We searched the Cochrane Central Register of Controlled Trials (CENTRAL) (The Cochrane Library 2013, Issue 6), MEDLINE (1966 to July 2013) and EMBASE (1980 to July 2013). In addition, we searched reference lists of relevant articles and conference proceedings, the International Society for Paediatric Oncology (SIOP) (from 2002 to 2012) and American Society of Clinical Oncology (ASCO) (from 2002 to 2013). We have searched for ongoing trials in the ISRCTN register and the National Institute of Health register (both screened August 2013) (http://www.controlled-trials.com).

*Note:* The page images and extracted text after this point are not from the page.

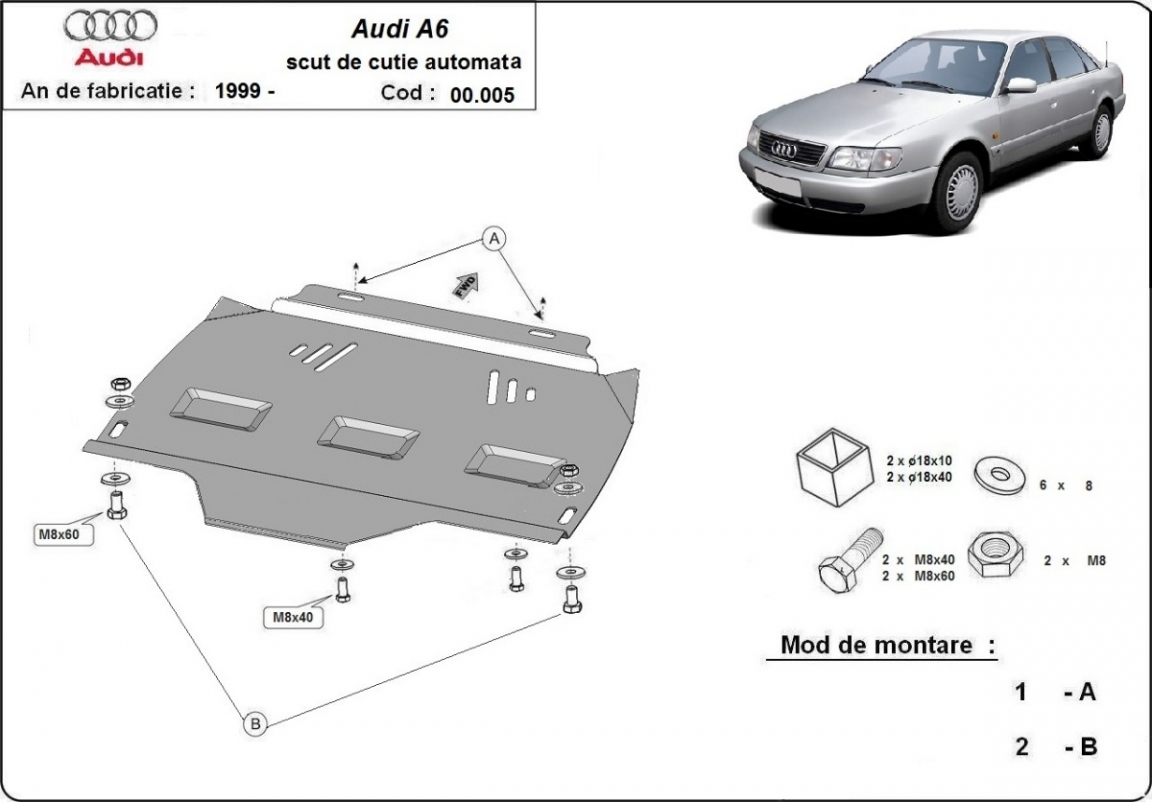 Audi

Audi A6

scut de cutie automata

An de fabricatie : 1999 -

Cod : 00.005

A

FWD

M8x60

M8x40

B

2 x ø18x10
2 x ø18x40

6 x 8

2 x M8x40
2 x M8x60

2 x M8

Mod de montare :

1 - A

2 - B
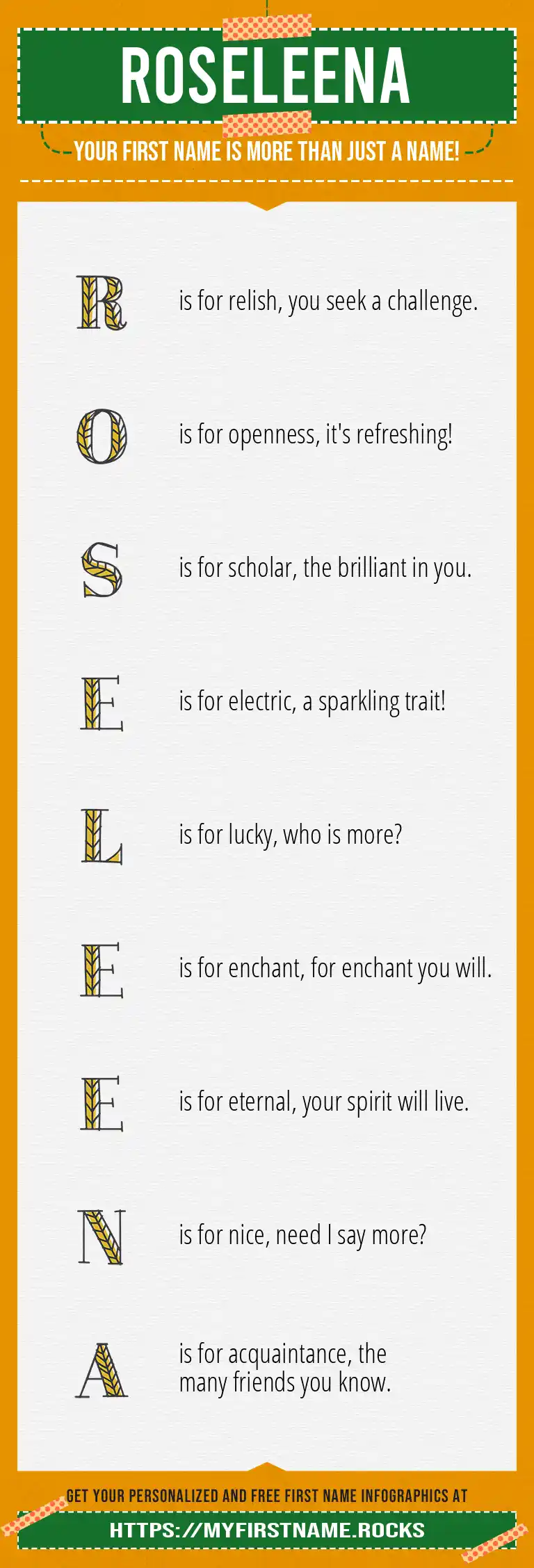 ROSELEENA

YOUR FIRST NAME IS MORE THAN JUST A NAME!

R is for relish, you seek a challenge.

O is for openness, it's refreshing!

S is for scholar, the brilliant in you.

E is for electric, a sparkling trait!

L is for lucky, who is more?

E is for enchant, for enchant you will.

E is for eternal, your spirit will live.

N is for nice, need I say more?

A is for acquaintance, the many friends you know.

GET YOUR PERSONALIZED AND FREE FIRST NAME INFOGRAPHICS AT

HTTPS://MYFIRSTNAME.ROCKS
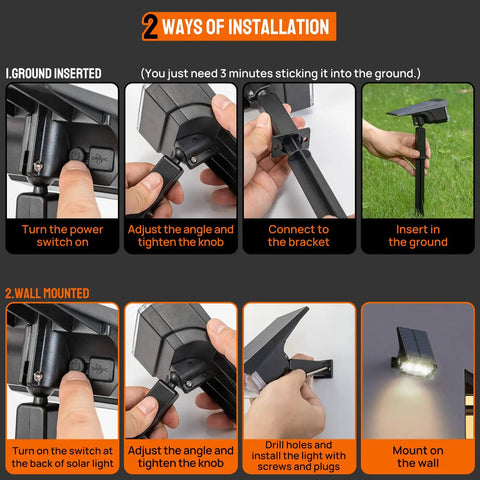 2 WAYS OF INSTALLATION

1.GROUND INSERTED (You just need 3 minutes sticking it into the ground.)

Turn the power switch on

Adjust the angle and tighten the knob

Connect to the bracket

Insert in the ground

2.WALL MOUNTED

Turn on the switch at the back of solar light

Adjust the angle and tighten the knob

Drill holes and install the light with screws and plugs

Mount on the wall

Randomised controlled trials (RCTs) comparing treatment of any type of childhood cancer with and without anthracyclines and reporting outcomes concerning antitumour efficacy or cardiotoxicity.

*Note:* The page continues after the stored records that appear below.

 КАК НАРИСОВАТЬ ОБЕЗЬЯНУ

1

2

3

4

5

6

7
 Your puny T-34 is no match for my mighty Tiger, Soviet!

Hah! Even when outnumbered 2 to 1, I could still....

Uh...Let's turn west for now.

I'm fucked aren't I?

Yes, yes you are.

Two review authors independently performed the study selection, risk of bias assessment and data extraction. Analyses were performed according to the guidelines of the Cochrane Handbook for Systematic Reviews of Interventions.

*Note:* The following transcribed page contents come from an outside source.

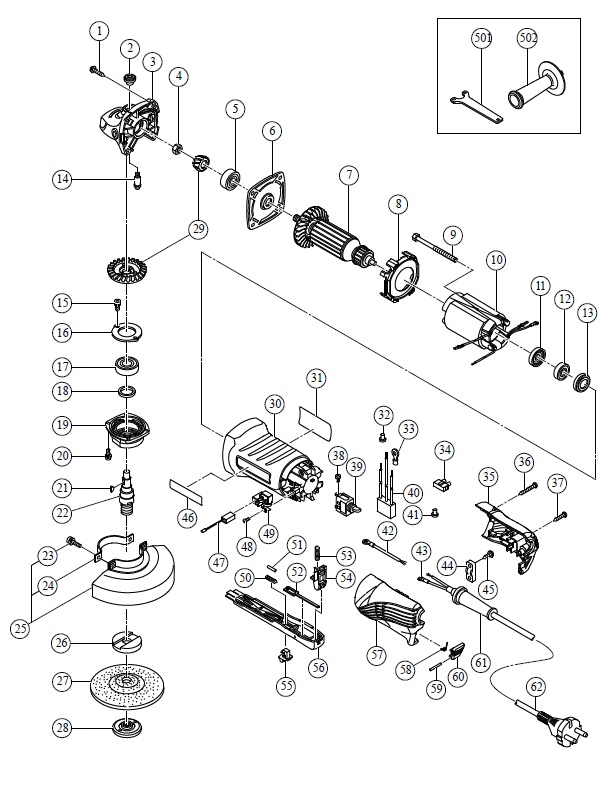 501
502
1
2
3
4
5
6
7
8
9
10
11
12
13
14
29
15
16
17
18
19
20
21
22
23
24
25
26
27
28
30
31
32
33
34
35
36
37
38
39
40
41
42
43
44
45
46
47
48
49
50
51
52
53
54
55
56
57
58
59
60
61
62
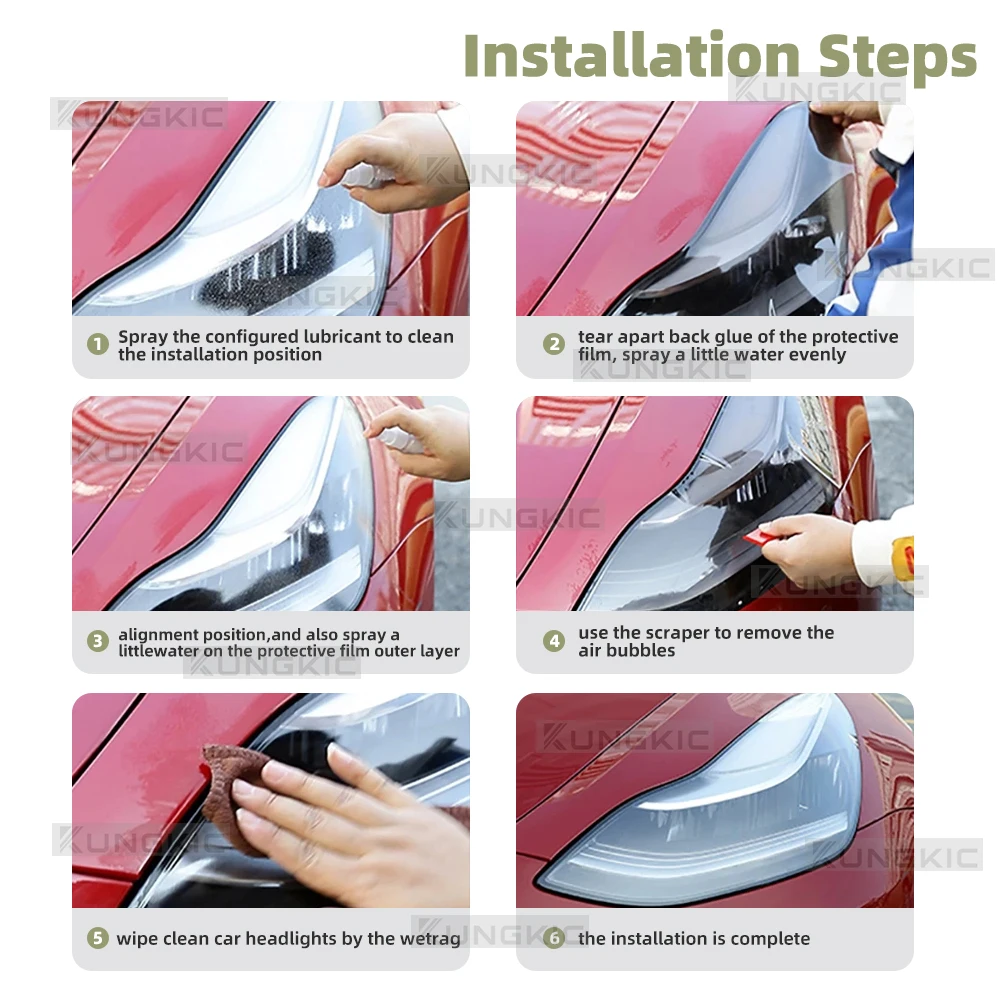 Installation Steps

KUNGKIC

1 Spray the configured lubricant to clean the installation position

2 tear apart back glue of the protective film, spray a little water evenly

3 alignment position,and also spray a littlewater on the protective film outer layer

4 use the scraper to remove the air bubbles

5 wipe clean car headlights by the wetrag

6 the installation is complete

We identified RCTs for seven types of tumour, acute lymphoblastic leukaemia (ALL) (three trials; 912 children), Wilms' tumour (one trial; 316 children), rhabdomyosarcoma and undifferentiated sarcoma (one trial; 413 children), Ewing's sarcoma (one trial; 94 children), non-Hodgkin lymphoma (one trial; 284 children), hepatoblastoma (one trial; 255 children) and acute myeloid leukaemia (AML) (one trial; 394 children). All studies had methodological limitations. For ALL no evidence of a significant difference in antitumour efficacy was identified in the meta-analyses, but in most individual studies there was a suggestion of better antitumour efficacy in patients treated with anthracyclines. For both Wilms' tumour and Ewing's sarcoma a significant difference in event-free and overall survival in favour of treatment with anthracyclines was identified, although for Wilms' tumour the significant difference in overall survival disappeared with long-term follow-up. For rhabdomyosarcoma and undifferentiated sarcoma, non-Hodgkin lymphoma and hepatoblastoma no difference in antitumour efficacy between the treatment groups was identified. The same was true for AML, with the exception of overall survival in a post hoc analysis in a subgroup of patients with relapsed core binding factor (CBF)-AML in which patients treated with anthracyclines did better. Clinical cardiotoxicity was evaluated in four RCTs; no significant difference between the treatment groups was identified, but in all individual studies there was a suggestion of a lower rate of clinical cardiotoxicity in patients who did not receive anthracyclines. None of the studies evaluated asymptomatic cardiac dysfunction. No RCTs were identified for other childhood cancers.

At the moment no evidence from RCTs is available which underscores the use of anthracyclines in ALL. However, 'no evidence of effect', as identified in this review, is not the same as 'evidence of no effect'. For Wilms' tumour, rhabdomyosarcoma and undifferentiated sarcoma, Ewing's sarcoma, non-Hodgkin lymphoma, hepatoblastoma and AML only one RCT was available for each type and, therefore, no definitive conclusions can be made about the antitumour efficacy of treatment with or without anthracyclines in these tumours. For other childhood cancers no RCTs were identified and therefore no conclusions can be made about the antitumour efficacy of treatment with or without anthracyclines in these tumours.